Most animal life begins with the union of a sperm and an egg. The newly formed zygote develops under precise regulation, undergoing in vivo reprogramming to gain the potential to become any cell type and eventually a whole organism. While we have gained some understanding of this process, many of the underlying mechanisms remain unknown. For example, what are the factors and regulatory networks that orchestrate reprogramming and differentiation? And what happens when these regulators malfunction?

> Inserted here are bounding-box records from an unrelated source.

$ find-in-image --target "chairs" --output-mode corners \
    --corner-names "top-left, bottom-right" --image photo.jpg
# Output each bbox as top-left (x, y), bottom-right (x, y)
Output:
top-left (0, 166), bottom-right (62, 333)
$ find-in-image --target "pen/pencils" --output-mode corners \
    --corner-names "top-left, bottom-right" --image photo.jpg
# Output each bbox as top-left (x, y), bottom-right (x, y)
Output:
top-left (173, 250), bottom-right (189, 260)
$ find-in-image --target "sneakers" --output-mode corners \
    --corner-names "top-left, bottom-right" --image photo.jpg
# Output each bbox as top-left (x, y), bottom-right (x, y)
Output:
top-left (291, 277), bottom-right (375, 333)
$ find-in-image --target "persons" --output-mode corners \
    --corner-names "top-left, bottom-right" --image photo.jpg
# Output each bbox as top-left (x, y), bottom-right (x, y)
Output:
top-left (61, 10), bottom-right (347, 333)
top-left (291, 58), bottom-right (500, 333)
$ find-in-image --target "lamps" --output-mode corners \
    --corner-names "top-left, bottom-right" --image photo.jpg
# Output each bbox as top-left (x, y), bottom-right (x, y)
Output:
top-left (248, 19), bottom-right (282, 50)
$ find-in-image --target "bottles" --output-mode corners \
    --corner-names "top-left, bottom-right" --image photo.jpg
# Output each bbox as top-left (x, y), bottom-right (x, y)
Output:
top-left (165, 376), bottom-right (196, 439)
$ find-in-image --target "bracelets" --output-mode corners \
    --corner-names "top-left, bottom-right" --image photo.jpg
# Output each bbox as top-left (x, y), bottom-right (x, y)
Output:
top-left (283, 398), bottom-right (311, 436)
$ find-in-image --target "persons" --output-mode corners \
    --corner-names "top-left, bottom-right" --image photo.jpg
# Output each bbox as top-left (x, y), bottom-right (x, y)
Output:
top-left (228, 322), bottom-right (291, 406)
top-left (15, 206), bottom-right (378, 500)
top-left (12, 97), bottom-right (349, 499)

Answering these questions not only helps us decode how life begins but also provides critical insights into disease, including cancer. To address them, our lab uses zebrafish as a model organism and integrates advanced genetics, genomics, and imaging approaches. We focus on two main areas:

• Development: DNA is normally wrapped around histones, forming a “closed” chromatin structure that restricts access to genes. Certain transcription factors, known as pioneer factors, can open this closed chromatin and allow genes to be activated. Because chromatin opening is thought to be the first step in gene regulation, pioneer factors are likely to play key roles in development. However, only a few pioneer factors are known. We aim to uncover the pioneering networks that drive in vivo reprogramming and differentiation. How do pioneer factors regulate chromatin, from DNA to 3D genome architecture, to orchestrate the developmental rhythm? And how does chromatin itself influence pioneer factor activity and specificity?
• Disease: What happens when pioneer factors malfunction? Many pioneer factors are implicated in cancer. We study how oncogenic pioneer factors, or pioneer factors with oncogenic mutations, drive tumor formation. By understanding their mechanisms, we aim to explore whether disrupting their activity could help prevent or treat cancer.